Depending upon where (in the code body) the dereference of 'map' occurs, one gets either an access-violation or an OutOfBounds exception. Fragile.

However ~ this, again, casts a shadow upon the AA implementation. I mean, throwing an exception in this case is surely dubious (a missing entry in an AA is *not* exceptional; often it is the norm). Further compare these two implementation of the above code:

#1
        synchronized void put (char[] key, void[] data)
        {
                Record  r = map [key];

                if (r is null)
                   {
                   r = new Record ();
                   map [key] =  r;
                   }
                r.write (this, data);
        }

#2
        synchronized void put (char[] key, void[] data)
        {
                Record  *r = key in map;

                if (r is null)
                   {
                   Record rr = new Record();
                   map [key] =  rr;
                   r = &rr;
                   }
                (*r).write (this, data);
        }


#2 is the way one is apparently expected to code; forcing one into using pointers. Is this a good thing? For something as rudimentary as a HashMap? Alternatively, one could do this:

#3
        synchronized void put (char[] key, void[] data)
        {
                Record r;

                try {
                     r = map [key];
                     } catch (OutOfBoundsException e)
                                 {
                                  r = new Record ();
                                  map [key] =  r;
                                 }
                r.write (this, data);
        }

While some might argue this is "better than #1", it has the side effect of being rather slow; and is rather less clear than #1, in my view. Again, not something one needs for a rudimentary container. I think this particular change to AA's is just flat-out bogus (and, none of this would be necessary if AA's were implemented as a template library).

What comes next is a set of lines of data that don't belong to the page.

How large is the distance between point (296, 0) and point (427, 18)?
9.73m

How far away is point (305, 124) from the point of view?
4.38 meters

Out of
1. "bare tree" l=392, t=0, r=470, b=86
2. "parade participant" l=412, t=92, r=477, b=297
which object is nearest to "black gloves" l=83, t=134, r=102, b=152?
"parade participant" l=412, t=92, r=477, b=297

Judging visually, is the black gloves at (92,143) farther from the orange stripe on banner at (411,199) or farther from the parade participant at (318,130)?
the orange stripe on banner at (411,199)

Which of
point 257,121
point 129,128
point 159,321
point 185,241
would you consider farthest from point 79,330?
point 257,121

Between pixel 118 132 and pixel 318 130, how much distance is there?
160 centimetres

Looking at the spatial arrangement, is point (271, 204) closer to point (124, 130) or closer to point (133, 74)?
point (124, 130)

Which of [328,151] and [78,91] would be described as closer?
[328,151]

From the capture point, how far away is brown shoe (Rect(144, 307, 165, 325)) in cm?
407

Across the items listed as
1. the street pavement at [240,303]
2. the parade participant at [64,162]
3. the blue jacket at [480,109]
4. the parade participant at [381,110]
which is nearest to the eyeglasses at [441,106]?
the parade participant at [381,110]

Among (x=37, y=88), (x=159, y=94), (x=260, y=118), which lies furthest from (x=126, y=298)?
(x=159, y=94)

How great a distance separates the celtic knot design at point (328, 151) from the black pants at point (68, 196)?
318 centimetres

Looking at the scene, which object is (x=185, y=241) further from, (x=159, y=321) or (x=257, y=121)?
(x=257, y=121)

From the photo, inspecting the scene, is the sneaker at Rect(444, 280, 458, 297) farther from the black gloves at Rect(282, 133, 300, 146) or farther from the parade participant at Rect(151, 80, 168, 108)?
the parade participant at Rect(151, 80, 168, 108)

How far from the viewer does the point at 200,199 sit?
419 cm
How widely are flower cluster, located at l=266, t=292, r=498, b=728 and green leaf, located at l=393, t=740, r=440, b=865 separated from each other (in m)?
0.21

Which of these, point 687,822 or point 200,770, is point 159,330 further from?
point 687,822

Finally, any code written for the "old" implementation of AA's is broken. Turns out that Mango has quite a few cases similar to #1; each one now broken. Wonderful!

For Mango, neither # 2 or #3 are attractive options; #1 is clearly (IMO) the simplest and most in line with what D used to represent. What is one supposed to do?



October 29, 2005
"Kris" <fu@bar.com> wrote in message news:dju31o$2he6$1@digitaldaemon.com...
>  I think this particular change to AA's is just flat-out bogus

Nobody had a nice word to say about the original implementation.

Just write it as:

    if (!(key in map))
        map[key] = new Record;
    r = map[key];
    ...

No, it isn't as efficient as the old way. But, like I said, the old way was called lots of unkind things <g>.

It is possible that a future compiler may recognize the above as an idiom and rewrite it so the array lookup is done only once.


October 29, 2005
Hi, Walter ~

I haven't been at all shy in the past in terms of criticizing the multiple lookups required for AA usage. Nor for some of the other "deficiencies" (as I imagine you're referring to).

However, what you suggest below /minimally/ requires two lookups, and three on an insert <g>. Your changes just made the performance concern notable worse than it was, along with breaking the existing code-base. The compiler optimization you speak of does not exist, and really should not need to.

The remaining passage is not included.